## Task description
Nothing is to be altered; the data must be repeated exactly.

_ _ _ _ _ _ _

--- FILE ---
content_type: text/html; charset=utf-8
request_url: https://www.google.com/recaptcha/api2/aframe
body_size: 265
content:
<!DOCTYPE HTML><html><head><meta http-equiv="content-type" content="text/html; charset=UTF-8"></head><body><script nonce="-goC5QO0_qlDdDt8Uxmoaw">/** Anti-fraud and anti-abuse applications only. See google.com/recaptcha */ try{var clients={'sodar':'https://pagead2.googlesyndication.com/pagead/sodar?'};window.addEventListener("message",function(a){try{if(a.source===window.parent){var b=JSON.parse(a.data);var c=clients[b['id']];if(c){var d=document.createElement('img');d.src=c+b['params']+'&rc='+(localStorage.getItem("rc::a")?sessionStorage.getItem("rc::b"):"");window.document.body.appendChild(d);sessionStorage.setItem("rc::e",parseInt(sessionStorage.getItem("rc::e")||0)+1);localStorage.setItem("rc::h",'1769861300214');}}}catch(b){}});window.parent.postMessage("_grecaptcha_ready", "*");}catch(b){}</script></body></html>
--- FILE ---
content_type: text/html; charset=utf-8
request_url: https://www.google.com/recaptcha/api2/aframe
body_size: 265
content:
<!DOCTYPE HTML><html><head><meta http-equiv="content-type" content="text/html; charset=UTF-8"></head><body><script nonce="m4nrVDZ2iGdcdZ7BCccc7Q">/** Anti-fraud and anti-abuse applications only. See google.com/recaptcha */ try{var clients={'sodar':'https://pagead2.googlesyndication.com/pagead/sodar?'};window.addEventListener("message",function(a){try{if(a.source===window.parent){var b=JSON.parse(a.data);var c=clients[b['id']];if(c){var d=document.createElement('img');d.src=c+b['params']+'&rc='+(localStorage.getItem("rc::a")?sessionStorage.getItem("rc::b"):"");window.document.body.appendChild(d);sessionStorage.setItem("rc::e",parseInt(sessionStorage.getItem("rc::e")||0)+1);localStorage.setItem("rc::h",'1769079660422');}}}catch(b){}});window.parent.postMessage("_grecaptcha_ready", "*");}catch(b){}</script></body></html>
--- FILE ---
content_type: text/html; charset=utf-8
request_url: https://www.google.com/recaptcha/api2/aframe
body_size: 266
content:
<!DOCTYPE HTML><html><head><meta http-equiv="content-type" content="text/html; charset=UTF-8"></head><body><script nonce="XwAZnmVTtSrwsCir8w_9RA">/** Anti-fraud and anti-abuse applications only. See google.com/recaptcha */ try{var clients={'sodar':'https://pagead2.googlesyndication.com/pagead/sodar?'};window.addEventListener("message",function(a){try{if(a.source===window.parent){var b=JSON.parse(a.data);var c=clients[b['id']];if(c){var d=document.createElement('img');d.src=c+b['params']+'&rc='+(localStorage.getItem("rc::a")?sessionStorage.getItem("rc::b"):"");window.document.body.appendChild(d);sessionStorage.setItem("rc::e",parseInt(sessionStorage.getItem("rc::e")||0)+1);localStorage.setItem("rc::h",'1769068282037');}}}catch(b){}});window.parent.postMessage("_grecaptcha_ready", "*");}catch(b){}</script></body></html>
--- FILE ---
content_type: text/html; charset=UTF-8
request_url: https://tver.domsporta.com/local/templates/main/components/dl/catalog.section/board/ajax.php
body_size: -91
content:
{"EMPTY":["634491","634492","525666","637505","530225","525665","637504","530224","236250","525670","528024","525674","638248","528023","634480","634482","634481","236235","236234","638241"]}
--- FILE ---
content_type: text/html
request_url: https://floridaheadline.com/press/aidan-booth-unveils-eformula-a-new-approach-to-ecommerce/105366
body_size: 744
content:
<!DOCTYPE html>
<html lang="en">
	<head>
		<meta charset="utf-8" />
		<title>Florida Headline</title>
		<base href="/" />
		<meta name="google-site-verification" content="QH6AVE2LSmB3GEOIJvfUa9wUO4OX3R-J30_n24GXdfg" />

_ _ _ _ _ _ _

## Expected answer
--- FILE ---
content_type: text/html; charset=utf-8
request_url: https://www.google.com/recaptcha/api2/aframe
body_size: 265
content:
<!DOCTYPE HTML><html><head><meta http-equiv="content-type" content="text/html; charset=UTF-8"></head><body><script nonce="-goC5QO0_qlDdDt8Uxmoaw">/** Anti-fraud and anti-abuse applications only. See google.com/recaptcha */ try{var clients={'sodar':'https://pagead2.googlesyndication.com/pagead/sodar?'};window.addEventListener("message",function(a){try{if(a.source===window.parent){var b=JSON.parse(a.data);var c=clients[b['id']];if(c){var d=document.createElement('img');d.src=c+b['params']+'&rc='+(localStorage.getItem("rc::a")?sessionStorage.getItem("rc::b"):"");window.document.body.appendChild(d);sessionStorage.setItem("rc::e",parseInt(sessionStorage.getItem("rc::e")||0)+1);localStorage.setItem("rc::h",'1769861300214');}}}catch(b){}});window.parent.postMessage("_grecaptcha_ready", "*");}catch(b){}</script></body></html>
--- FILE ---
content_type: text/html; charset=utf-8
request_url: https://www.google.com/recaptcha/api2/aframe
body_size: 265
content:
<!DOCTYPE HTML><html><head><meta http-equiv="content-type" content="text/html; charset=UTF-8"></head><body><script nonce="m4nrVDZ2iGdcdZ7BCccc7Q">/** Anti-fraud and anti-abuse applications only. See google.com/recaptcha */ try{var clients={'sodar':'https://pagead2.googlesyndication.com/pagead/sodar?'};window.addEventListener("message",function(a){try{if(a.source===window.parent){var b=JSON.parse(a.data);var c=clients[b['id']];if(c){var d=document.createElement('img');d.src=c+b['params']+'&rc='+(localStorage.getItem("rc::a")?sessionStorage.getItem("rc::b"):"");window.document.body.appendChild(d);sessionStorage.setItem("rc::e",parseInt(sessionStorage.getItem("rc::e")||0)+1);localStorage.setItem("rc::h",'1769079660422');}}}catch(b){}});window.parent.postMessage("_grecaptcha_ready", "*");}catch(b){}</script></body></html>
--- FILE ---
content_type: text/html; charset=utf-8
request_url: https://www.google.com/recaptcha/api2/aframe
body_size: 266
content:
<!DOCTYPE HTML><html><head><meta http-equiv="content-type" content="text/html; charset=UTF-8"></head><body><script nonce="XwAZnmVTtSrwsCir8w_9RA">/** Anti-fraud and anti-abuse applications only. See google.com/recaptcha */ try{var clients={'sodar':'https://pagead2.googlesyndication.com/pagead/sodar?'};window.addEventListener("message",function(a){try{if(a.source===window.parent){var b=JSON.parse(a.data);var c=clients[b['id']];if(c){var d=document.createElement('img');d.src=c+b['params']+'&rc='+(localStorage.getItem("rc::a")?sessionStorage.getItem("rc::b"):"");window.document.body.appendChild(d);sessionStorage.setItem("rc::e",parseInt(sessionStorage.getItem("rc::e")||0)+1);localStorage.setItem("rc::h",'1769068282037');}}}catch(b){}});window.parent.postMessage("_grecaptcha_ready", "*");}catch(b){}</script></body></html>
--- FILE ---
content_type: text/html; charset=UTF-8
request_url: https://tver.domsporta.com/local/templates/main/components/dl/catalog.section/board/ajax.php
body_size: -91
content:
{"EMPTY":["634491","634492","525666","637505","530225","525665","637504","530224","236250","525670","528024","525674","638248","528023","634480","634482","634481","236235","236234","638241"]}
--- FILE ---
content_type: text/html
request_url: https://floridaheadline.com/press/aidan-booth-unveils-eformula-a-new-approach-to-ecommerce/105366
body_size: 744
content:
<!DOCTYPE html>
<html lang="en">
	<head>
		<meta charset="utf-8" />
		<title>Florida Headline</title>
		<base href="/" />
		<meta name="google-site-verification" content="QH6AVE2LSmB3GEOIJvfUa9wUO4OX3R-J30_n24GXdfg" />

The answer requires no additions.